L’Unité des enquêtes spéciales (« l’ UES » ou « l’Unité ») est un organisme civil d’application de la loi qui mène des enquêtes sur les incidents à l’origine de blessures graves, de décès ou d’allégations d’agressions sexuelles, dans lesquels des agents de police sont en cause. La compétence de l’Unité s’étend à plus de 50 corps de police municipaux, régionaux et provinciaux dans l’ensemble de l’Ontario.

En vertu de la Loi sur les services policiers, le directeur de l’ UES doit déterminer, d’après les preuves recueillies dans une enquête, si un agent a commis une infraction criminelle en rapport avec l’incident faisant l’objet de l’enquête. Si à la suite de l’enquête, il existe des motifs raisonnables de croire qu’une infraction a été commise, le directeur a le pouvoir de déposer un chef d’accusation à l’encontre de l’agent. Subsidiairement, s’il n’y a aucun motif raisonnable de croire qu’une infraction criminelle a été commise, le directeur ne dépose pas d’accusation, mais remet un rapport au procureur général pour l’informer des résultats de l’enquête.
───
= ACTIVITÉS =
1. Répondez à ces questions sur le texte consacré à l'Unité des enquêtes spéciales :
(a) À combien de corps de police s'étend la compétence de l'Unité ?
(b) En vertu de quelle loi le directeur doit-il déterminer si un agent a commis une infraction criminelle ?
(c) À qui le directeur remet-il un rapport lorsqu'il ne dépose pas d'accusation ?
2. Restituez sans aucune modification le passage du texte sur l'Unité des enquêtes spéciales qui va de « L’Unité des enquêtes » jusqu'à « l’ensemble de l’Ontario. ».
Le matériel ci-dessous provient d'une autre source.

= EXTRAIT DE DONNÉES =
───
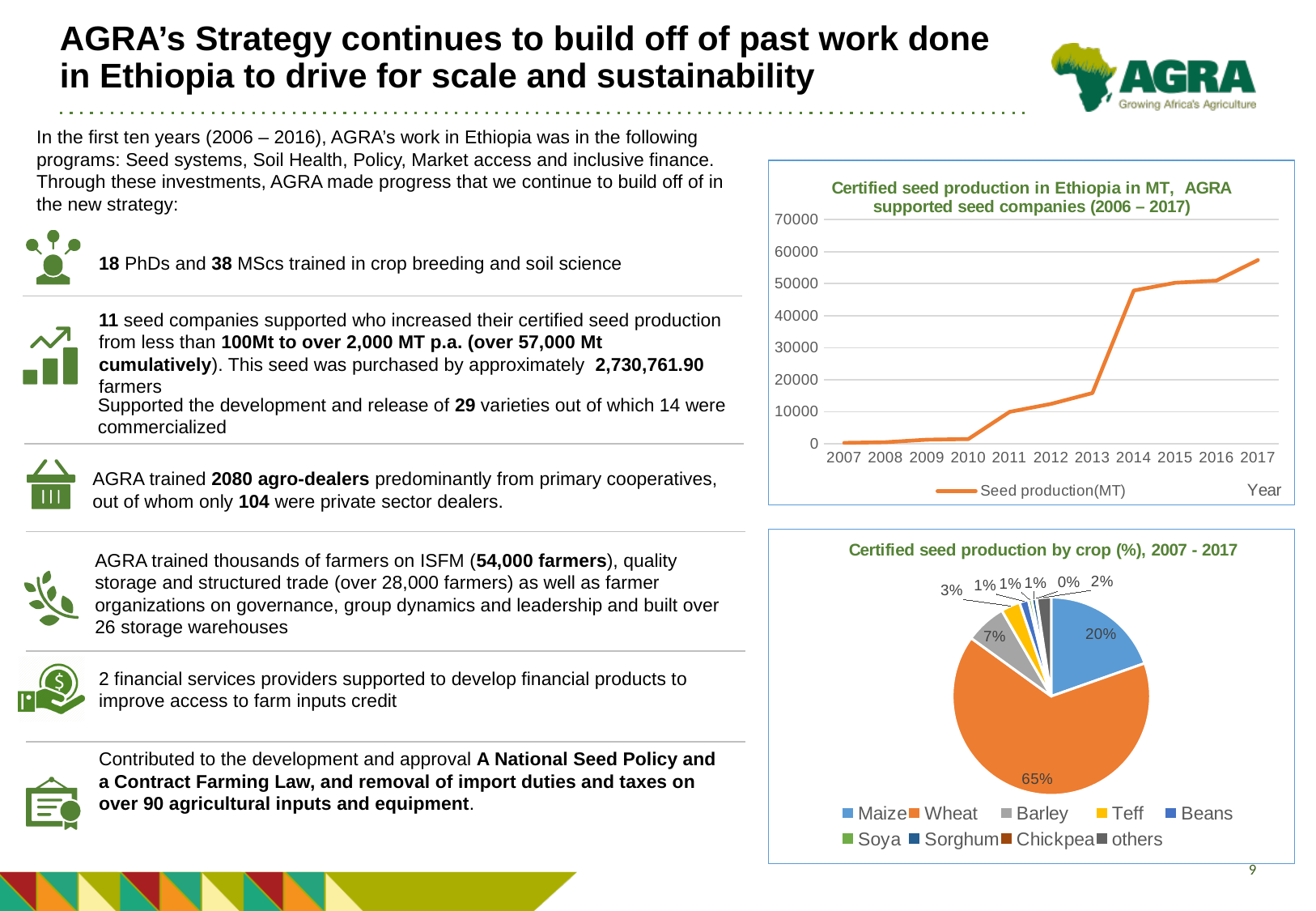
How many series does the legend of the 'Certified seed production in Ethiopia in MT' chart list? 1 How many years are shown on the x axis of the 'Certified seed production in Ethiopia in MT' chart? 11 In the 'Certified seed production in Ethiopia in MT' chart, do the values generally rise or fall from 2007 to 2017? rise What kind of chart is the 'Certified seed production by crop (%), 2007 - 2017' chart? pie chart In the 'Certified seed production in Ethiopia in MT' chart, is the value for 2013 greater or less than 20000? less What kind of chart is the 'Certified seed production in Ethiopia in MT' chart? line chart In the 'Certified seed production in Ethiopia in MT' chart, is the value for 2010 greater or less than 10000? less In the 'Certified seed production by crop (%)' chart, which crop has the largest share? Wheat How many crop categories does the legend of the 'Certified seed production by crop (%)' chart list? 9 In the 'Certified seed production by crop (%)' chart, what is the difference between the Wheat share and the Maize share? 45% In the 'Certified seed production by crop (%)' chart, what share does Wheat have? 65% In the 'Certified seed production in Ethiopia in MT' chart, is the value for 2017 greater or less than 50000? greater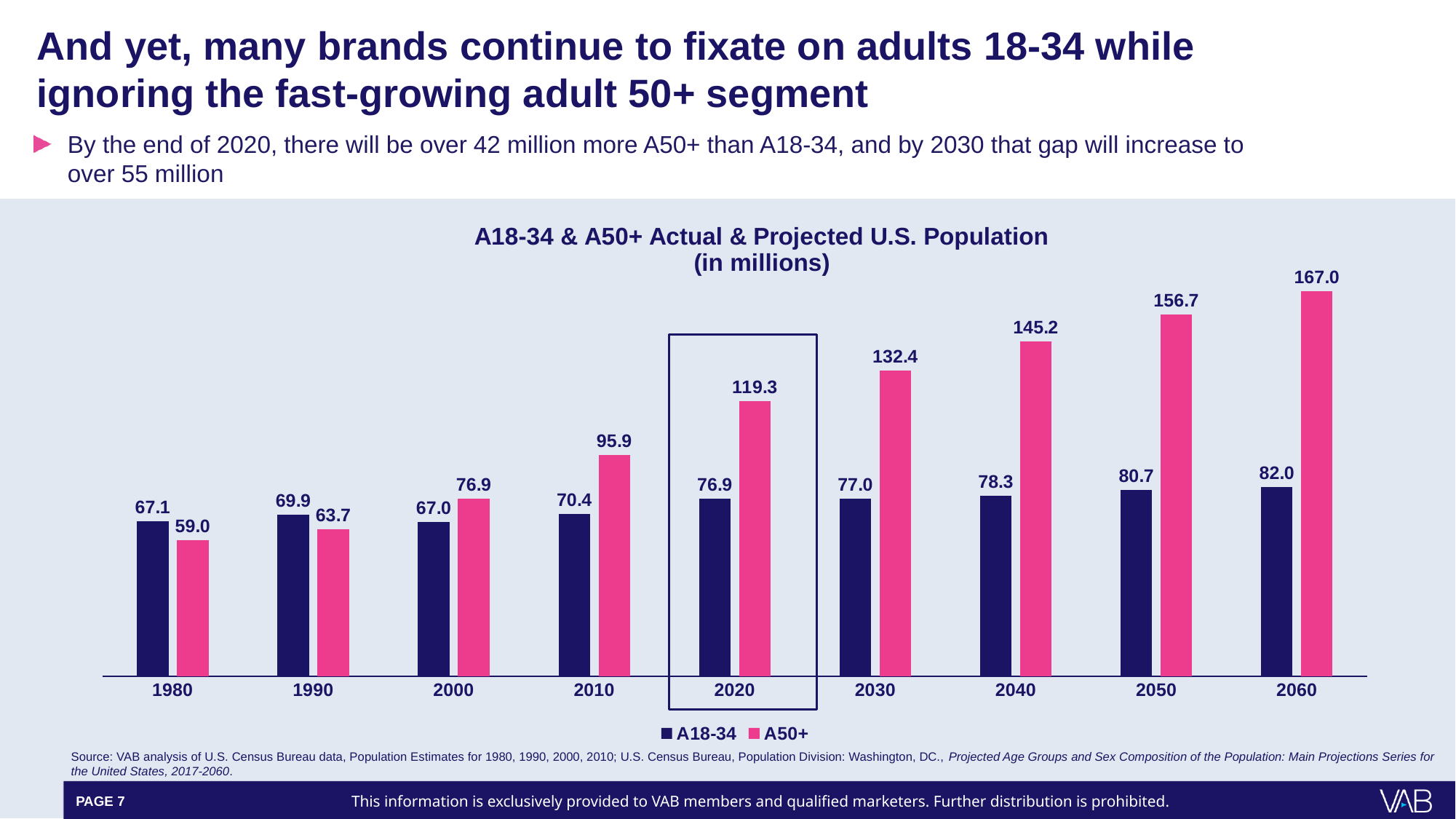
What is the A50+ value for 2060? 167.0 In which year is the A50+ value lowest? 1980 How many series does the legend list? 2 In which year is the A18-34 value highest? 2060 What kind of chart is this? bar chart What is the difference between the A50+ and A18-34 values in 2030? 55.4 Which is larger in 1990, A18-34 or A50+? A18-34 How many years are shown on the x axis? 9 Do the A50+ values rise or fall from 1980 to 2060? rise What is the title of the chart? A18-34 & A50+ Actual & Projected U.S. Population (in millions) What is the A18-34 value for 1980? 67.1 What is the A50+ value for 2020? 119.3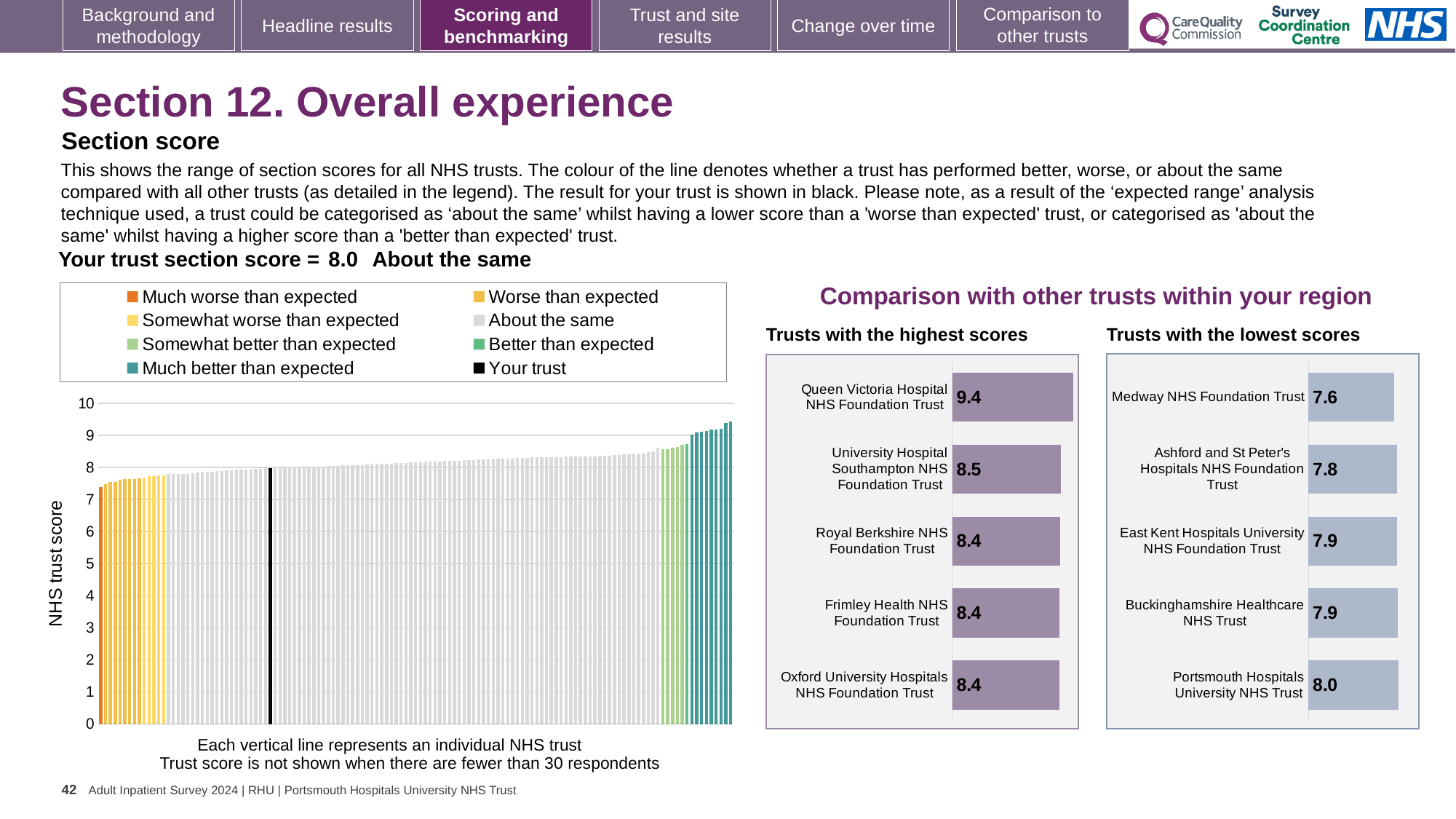
How many entries does the legend of the large chart on the left list? 8 In the 'Trusts with the lowest scores' chart, which trust has the lowest score? Medway NHS Foundation Trust In the 'Trusts with the highest scores' chart, what is the score for Queen Victoria Hospital NHS Foundation Trust? 9.4 In the 'Trusts with the lowest scores' chart, what is the score for Portsmouth Hospitals University NHS Trust? 8.0 In the 'Trusts with the highest scores' chart, what is the difference between the scores of Queen Victoria Hospital NHS Foundation Trust and University Hospital Southampton NHS Foundation Trust? 0.9 What kind of chart is the large chart on the left showing the range of NHS trust scores? Bar chart In the 'Trusts with the lowest scores' chart, which has the larger score: Medway NHS Foundation Trust or Portsmouth Hospitals University NHS Trust? Portsmouth Hospitals University NHS Trust In the 'Trusts with the highest scores' chart, which trust has the highest score? Queen Victoria Hospital NHS Foundation Trust In the large chart on the left, is the value of the tallest bar greater or less than 9? greater In the 'Trusts with the lowest scores' chart, what is the score for Medway NHS Foundation Trust? 7.6 How many trusts are shown in the 'Trusts with the lowest scores' chart? 5 In the large chart on the left, do the trust scores rise or fall from left to right? Rise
───
= RÉPONSES =
1.
(a) À plus de 50 corps de police municipaux, régionaux et provinciaux.
(b) La Loi sur les services policiers.
(c) Au procureur général.

2.
L’Unité des enquêtes spéciales (« l’ UES » ou « l’Unité ») est un organisme civil d’application de la loi qui mène des enquêtes sur les incidents à l’origine de blessures graves, de décès ou d’allégations d’agressions sexuelles, dans lesquels des agents de police sont en cause. La compétence de l’Unité s’étend à plus de 50 corps de police municipaux, régionaux et provinciaux dans l’ensemble de l’Ontario.